Jej twarz znowu nabrała nieobecnego wyrazu.

– Patrz na mnie! Co takiego karmią?

– Jest tam budynek, czworościenny, zwężający się ku szczytowi. Błyszczy w blasku słońca.

– Tak jest, piramida. Czy to piramidę karmią?

– Tak. Zabijają ludzi na jej szczycie. Krew spływa kanałami, które prowadzą do środka budynku. Piramida karmi się… Nie! Nie sama piramida, ale coś, co jest wewnątrz. Coś pogrzebanego. Coś… żywego!

Ro oblizał wargi. W ustach nagle zabrakło mu śliny.

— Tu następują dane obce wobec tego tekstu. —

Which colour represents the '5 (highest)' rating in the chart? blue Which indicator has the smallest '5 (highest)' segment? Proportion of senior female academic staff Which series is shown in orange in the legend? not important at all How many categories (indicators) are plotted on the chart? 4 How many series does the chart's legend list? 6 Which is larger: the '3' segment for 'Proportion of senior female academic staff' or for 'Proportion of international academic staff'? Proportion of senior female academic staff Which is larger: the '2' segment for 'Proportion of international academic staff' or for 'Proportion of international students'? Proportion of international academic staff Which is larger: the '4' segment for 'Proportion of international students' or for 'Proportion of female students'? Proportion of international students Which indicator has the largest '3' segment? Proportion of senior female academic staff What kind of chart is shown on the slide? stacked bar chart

– Potrafisz zajrzeć do środka tej piramidy?

– Nie. Ale coś tam żyje.

– I karmi się krwią?

Sofarita zamrugała.

– Krwią i kryształami. Kiedy zabijają ludzi w innych miastach, wylewają ich krew na kryształy. A potem przenoszą je do piramidy. Są w niej otwory, do których je wsypują. Wlatują do środka z grzechotem.

Kobieta umilkła.

Ro odczekał chwilę.

– Ile jest tych okrętów? – zapytał. Nie odpowiedziała. Powtórzył pytanie, tym razem trochę głośniej. Poderwała się nagle.

– Czy chciałbyś je zobaczyć? – zapytała nagle. – Te okręty?

– Jak to zobaczyć?

Wstała z krzesła i okrążyła biurko. Potem wyciągnęła do niego dłoń.

– Pokażę ci je – zapowiedziała. Poczuł z bliska zapach mydła, a także woń jej włosów. Podał jej rękę.